Derryvella
- Interactive map of Derryvella

Monastery information
- Other names: Doire-mor; Daire-mor
- Established: mid-7th century AD
- Diocese: Cashel and Emly

Architecture
- Status: ruined
- Style: Celtic

Site
- Location: Derryvella, Littleton, County Tipperary
- Coordinates: 52°37′05″N 7°40′09″W﻿ / ﻿52.617942°N 7.669079°W
- Public access: yes

= Derryvella =

Monastery in County Tipperary, Ireland

Derryvella, known as Daire Mór, is a medieval Christian monastery and National Monument located in County Tipperary, Ireland.
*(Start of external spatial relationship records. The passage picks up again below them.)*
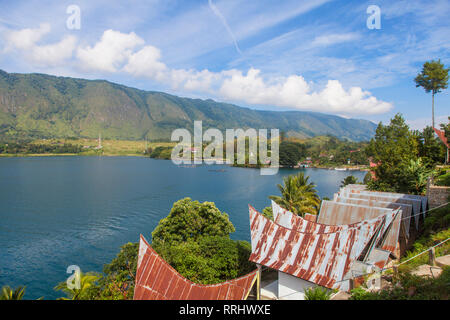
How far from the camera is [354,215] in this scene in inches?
745

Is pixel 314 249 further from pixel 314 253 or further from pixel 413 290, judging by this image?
pixel 413 290

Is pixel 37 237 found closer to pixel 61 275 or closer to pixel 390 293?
pixel 61 275

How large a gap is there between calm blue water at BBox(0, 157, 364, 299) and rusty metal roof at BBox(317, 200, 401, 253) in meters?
14.1

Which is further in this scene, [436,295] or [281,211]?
[281,211]

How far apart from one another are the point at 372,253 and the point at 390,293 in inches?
272

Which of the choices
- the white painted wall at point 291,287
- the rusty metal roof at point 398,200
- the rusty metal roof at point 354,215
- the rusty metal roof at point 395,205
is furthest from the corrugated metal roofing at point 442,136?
the white painted wall at point 291,287

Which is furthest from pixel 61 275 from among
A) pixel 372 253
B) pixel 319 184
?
pixel 319 184

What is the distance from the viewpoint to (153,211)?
4334 centimetres

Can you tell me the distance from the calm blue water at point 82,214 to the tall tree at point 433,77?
88.4ft

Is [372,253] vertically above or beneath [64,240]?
above

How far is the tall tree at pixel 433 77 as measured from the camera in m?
36.8

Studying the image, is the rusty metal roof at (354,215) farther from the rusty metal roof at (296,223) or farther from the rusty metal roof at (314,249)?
the rusty metal roof at (314,249)

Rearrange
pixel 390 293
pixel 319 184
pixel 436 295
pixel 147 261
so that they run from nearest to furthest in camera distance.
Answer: pixel 436 295
pixel 390 293
pixel 147 261
pixel 319 184

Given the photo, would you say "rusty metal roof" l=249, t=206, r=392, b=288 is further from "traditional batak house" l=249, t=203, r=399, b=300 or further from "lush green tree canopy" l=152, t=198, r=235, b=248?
"lush green tree canopy" l=152, t=198, r=235, b=248
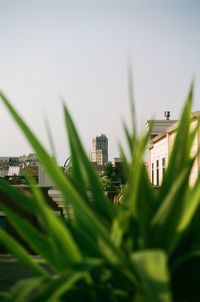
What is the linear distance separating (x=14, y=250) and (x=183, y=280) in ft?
2.48

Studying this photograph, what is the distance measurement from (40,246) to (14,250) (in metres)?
0.13

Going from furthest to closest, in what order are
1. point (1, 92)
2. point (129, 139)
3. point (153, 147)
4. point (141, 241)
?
point (153, 147), point (129, 139), point (1, 92), point (141, 241)

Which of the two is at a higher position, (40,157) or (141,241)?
(40,157)

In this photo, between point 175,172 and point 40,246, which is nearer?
point 40,246

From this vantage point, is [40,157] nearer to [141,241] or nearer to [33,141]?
[33,141]

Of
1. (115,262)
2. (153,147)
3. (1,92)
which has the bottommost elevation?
(115,262)

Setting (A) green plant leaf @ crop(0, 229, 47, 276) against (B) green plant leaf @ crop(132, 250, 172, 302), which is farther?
(A) green plant leaf @ crop(0, 229, 47, 276)

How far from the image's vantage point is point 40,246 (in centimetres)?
182

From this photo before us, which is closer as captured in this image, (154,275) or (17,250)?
(154,275)

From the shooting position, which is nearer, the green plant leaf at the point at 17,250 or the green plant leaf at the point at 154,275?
the green plant leaf at the point at 154,275

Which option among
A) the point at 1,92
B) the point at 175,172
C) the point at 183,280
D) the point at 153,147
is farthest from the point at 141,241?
the point at 153,147

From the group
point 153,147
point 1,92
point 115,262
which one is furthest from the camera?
point 153,147

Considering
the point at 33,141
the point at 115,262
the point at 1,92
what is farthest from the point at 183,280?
the point at 1,92

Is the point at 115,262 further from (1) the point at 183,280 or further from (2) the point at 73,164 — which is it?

Disambiguation Derryvella (Corlough) townland, County Cavan.

==Location==

Derryvella is located on a natural rise in bog, to the east of Lough Derryvella, 5.2 km southwest of Littleton, County Tipperary.

==History==

This may be the same site as Daire Mór ("great oakwood"), founded by Colmán of Derrymore; although others claim that Daire Mór is actually the site at Longfordpass North, and that the site at Derryvella is Doire Meille, associated with Tigernach of Clones and reputedly the second-oldest churchyard in Ireland.

A monastery existed here from the mid-7th century AD.

==Description==

Derryvella is a circular enclosure, measuring 150 m north-south and 125 m east-west.